We foster a shared understanding of ethical use. One example is the video below, which shows 3 different levels of GAI use: spelling and grammar checks, phrasing changes and rewriting. Talking through which of these students see as suitable or not, and sharing where the School policy suggests ‘the line’ lies is an easy way to model appropriate use and communicate shared expectations clearly. By modelling appropriate use and making clear the consequences of misuse, students are less likely to engage in misconduct.
Ethical and Intercultural understanding
When the world’s collective knowledge is available on Wikipedia, and GAI can write an essay or produce a video in minutes, the human skills of critical and creative thinking have never been more important. A school culture that values effort and originality over performance and outcomes will foster learners who are engaged and want to contribute their ideas.
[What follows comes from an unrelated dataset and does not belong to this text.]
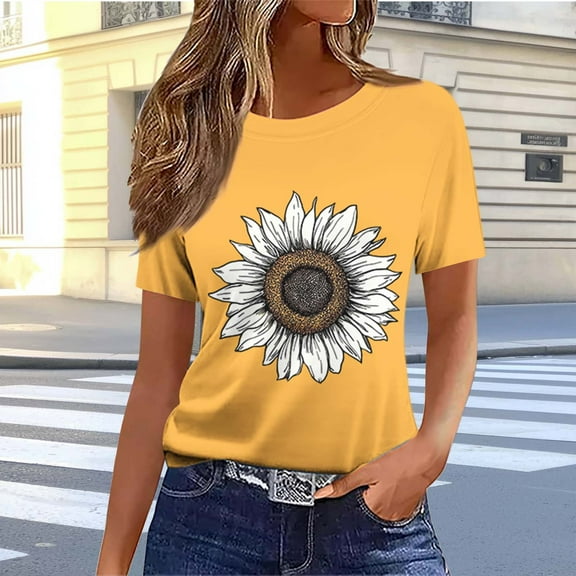 Sunflower Shirts For Women Cute Graphic Tee Shirts Letter Print Funny Tee Shirts Top Yellow XL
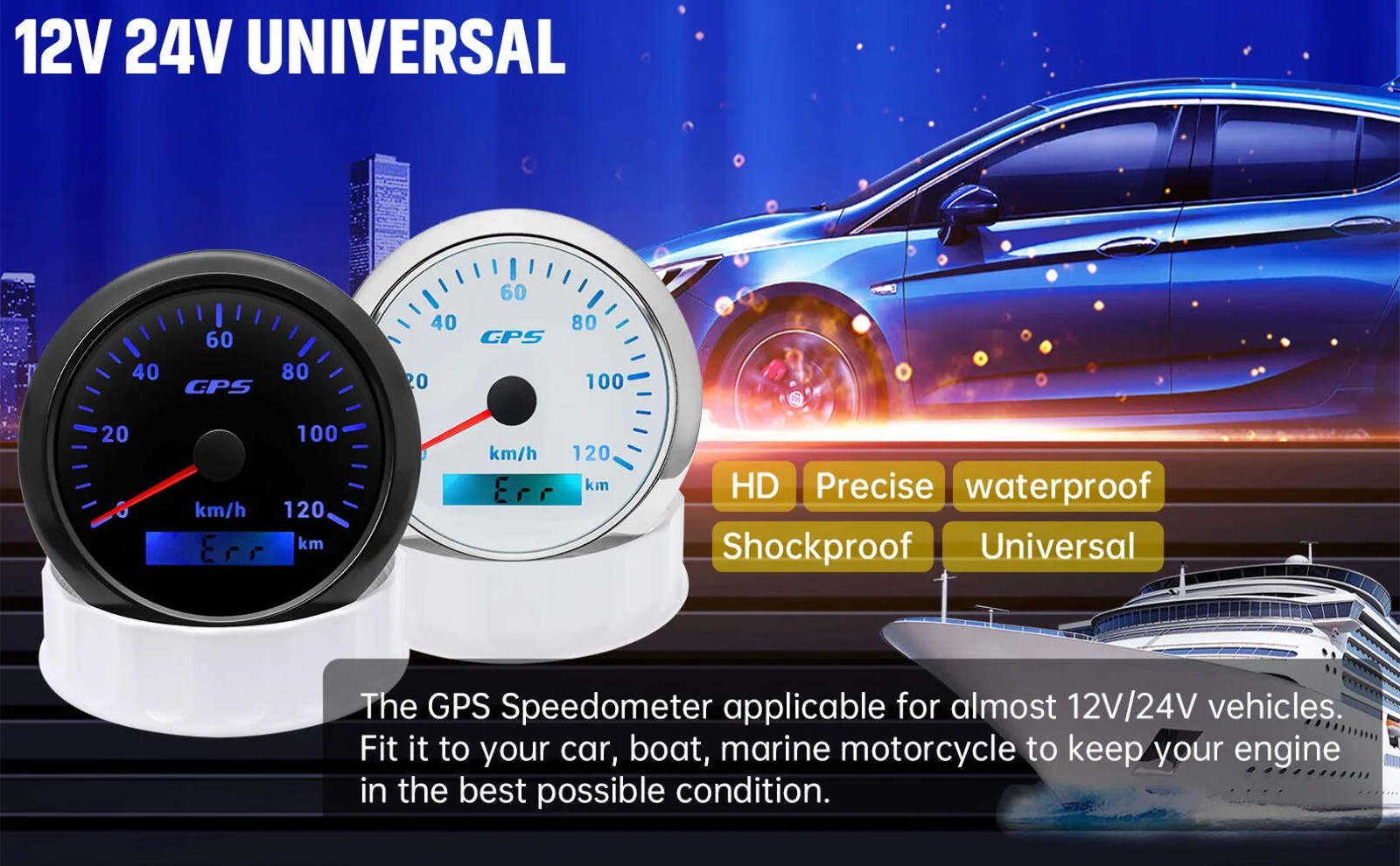 A 85MM GPS Speedometer For Motorcycle Marine Boat 30~200 Kmh Boat Car Truck Spee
Provide students a range of opportunities to rehearse and develop their critical and creative thinking through:
  • focusing on the curriculum/syllabus cognitions
  • using thinking routines to promote the process of thinking
  • making critical and creative thinking visible in teaching and learning
  • giving students the opportunity being actively engaged in critical and creative thinking, with opportunities to revisit and iterate their thinking.
  • developing a culture of learning that celebrates effort and originality over a culture of performance and outcomes.
Having engaging learning experiences for students reduces the risks of them looking elsewhere for support due to poor instructional quality.